═══ Material shown ═══

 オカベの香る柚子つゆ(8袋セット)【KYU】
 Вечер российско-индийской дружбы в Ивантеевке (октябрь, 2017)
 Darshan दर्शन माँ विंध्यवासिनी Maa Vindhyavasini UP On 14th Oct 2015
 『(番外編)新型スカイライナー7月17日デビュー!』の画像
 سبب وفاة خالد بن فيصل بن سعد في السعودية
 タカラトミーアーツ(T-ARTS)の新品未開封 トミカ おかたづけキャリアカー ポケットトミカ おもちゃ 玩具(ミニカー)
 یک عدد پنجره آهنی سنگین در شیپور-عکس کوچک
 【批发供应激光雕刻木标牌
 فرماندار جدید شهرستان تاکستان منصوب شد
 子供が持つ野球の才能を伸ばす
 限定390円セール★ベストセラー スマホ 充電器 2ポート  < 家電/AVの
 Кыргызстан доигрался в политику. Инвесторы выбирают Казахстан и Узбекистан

═══
═══ Material shown ═══

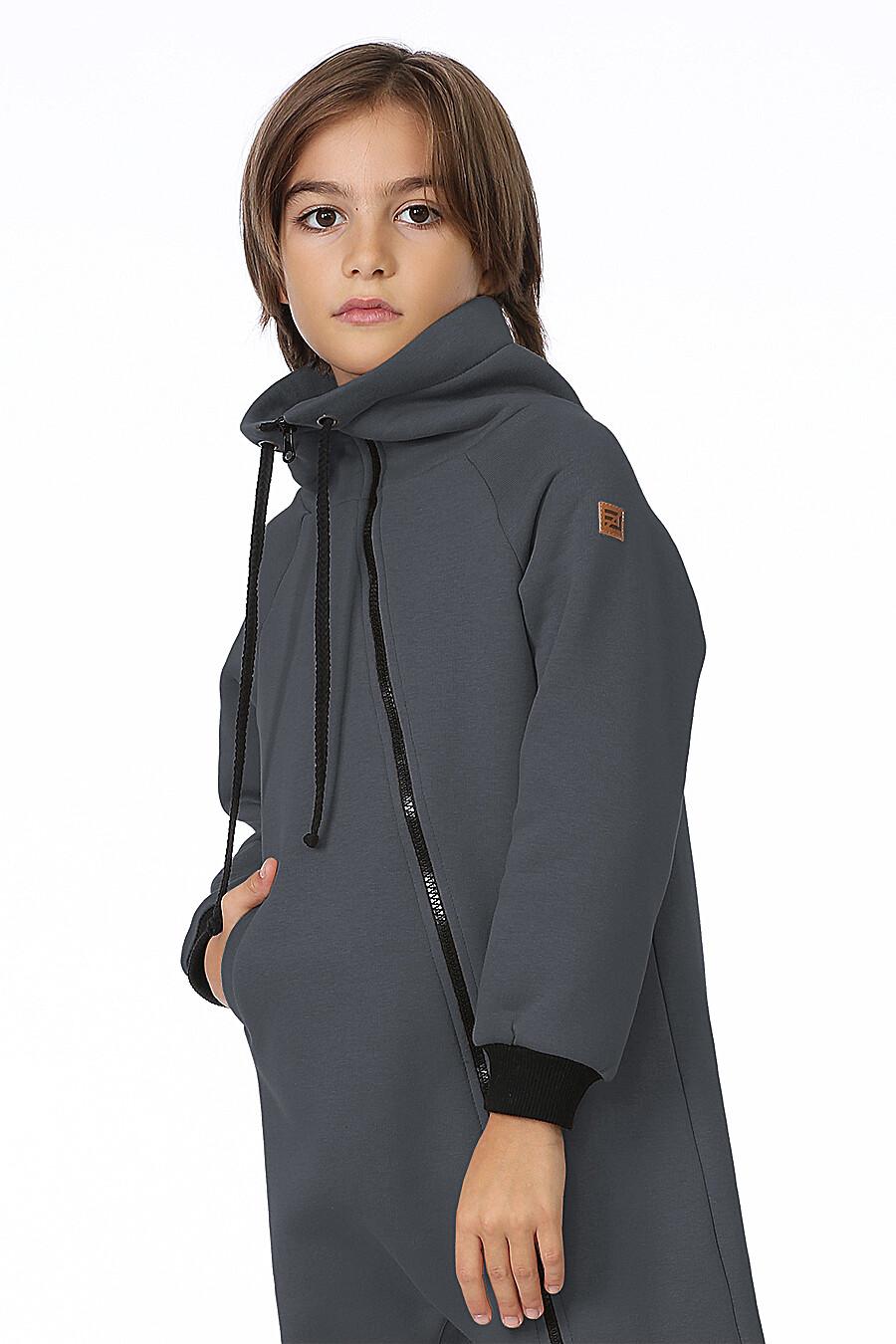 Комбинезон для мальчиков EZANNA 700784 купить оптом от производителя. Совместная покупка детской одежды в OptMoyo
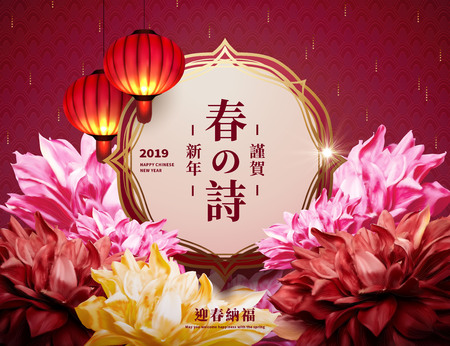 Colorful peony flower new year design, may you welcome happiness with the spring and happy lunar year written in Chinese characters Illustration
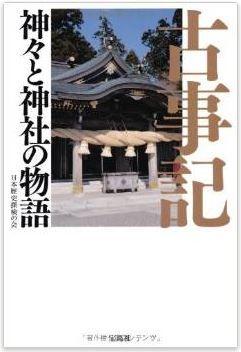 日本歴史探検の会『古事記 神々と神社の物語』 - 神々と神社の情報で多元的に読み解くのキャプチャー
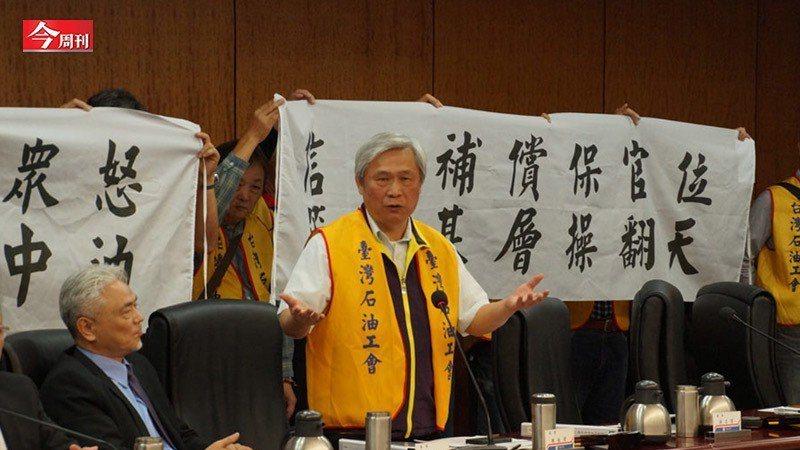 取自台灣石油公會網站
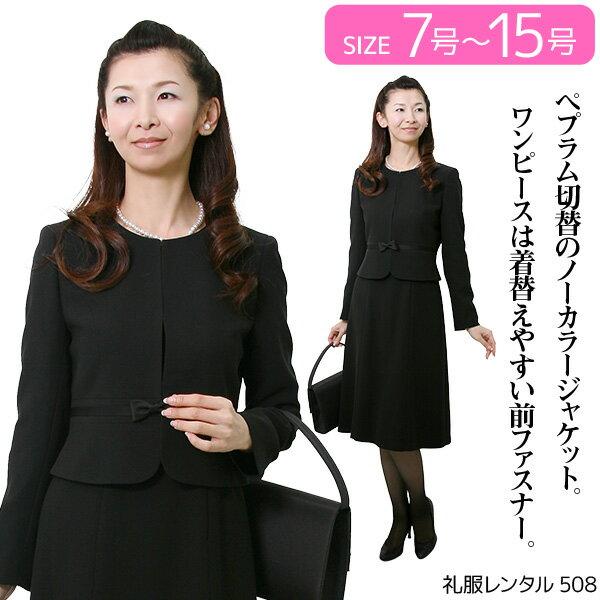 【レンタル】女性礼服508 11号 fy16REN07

═══
═══ Material shown ═══

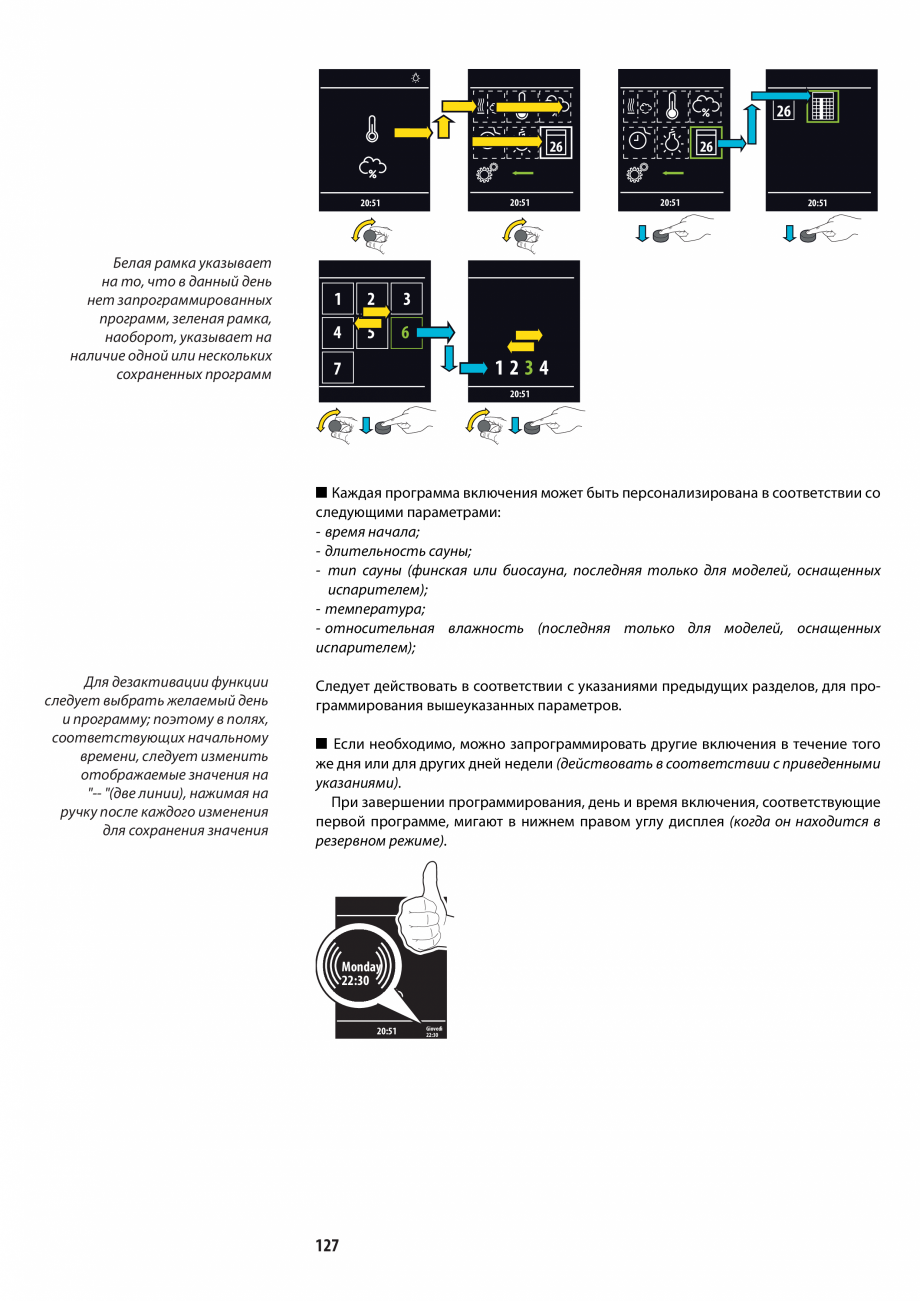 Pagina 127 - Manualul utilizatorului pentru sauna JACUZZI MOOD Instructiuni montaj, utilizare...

═══

Look above for the line that contains "オカベの香る柚子つゆ(8袋セット)【KYU】". Starting there, transcribe every line exactly until you have copied the line that contains "Кыргызстан доигрался в".

 オカベの香る柚子つゆ(8袋セット)【KYU】
 Вечер российско-индийской дружбы в Ивантеевке (октябрь, 2017)
 Darshan दर्शन माँ विंध्यवासिनी Maa Vindhyavasini UP On 14th Oct 2015
 『(番外編)新型スカイライナー7月17日デビュー!』の画像
 سبب وفاة خالد بن فيصل بن سعد في السعودية
 タカラトミーアーツ(T-ARTS)の新品未開封 トミカ おかたづけキャリアカー ポケットトミカ おもちゃ 玩具(ミニカー)
 یک عدد پنجره آهنی سنگین در شیپور-عکس کوچک
 【批发供应激光雕刻木标牌
 فرماندار جدید شهرستان تاکستان منصوب شد
 子供が持つ野球の才能を伸ばす
 限定390円セール★ベストセラー スマホ 充電器 2ポート  < 家電/AVの
 Кыргызстан доигрался в политику. Инвесторы выбирают Казахстан и Узбекистан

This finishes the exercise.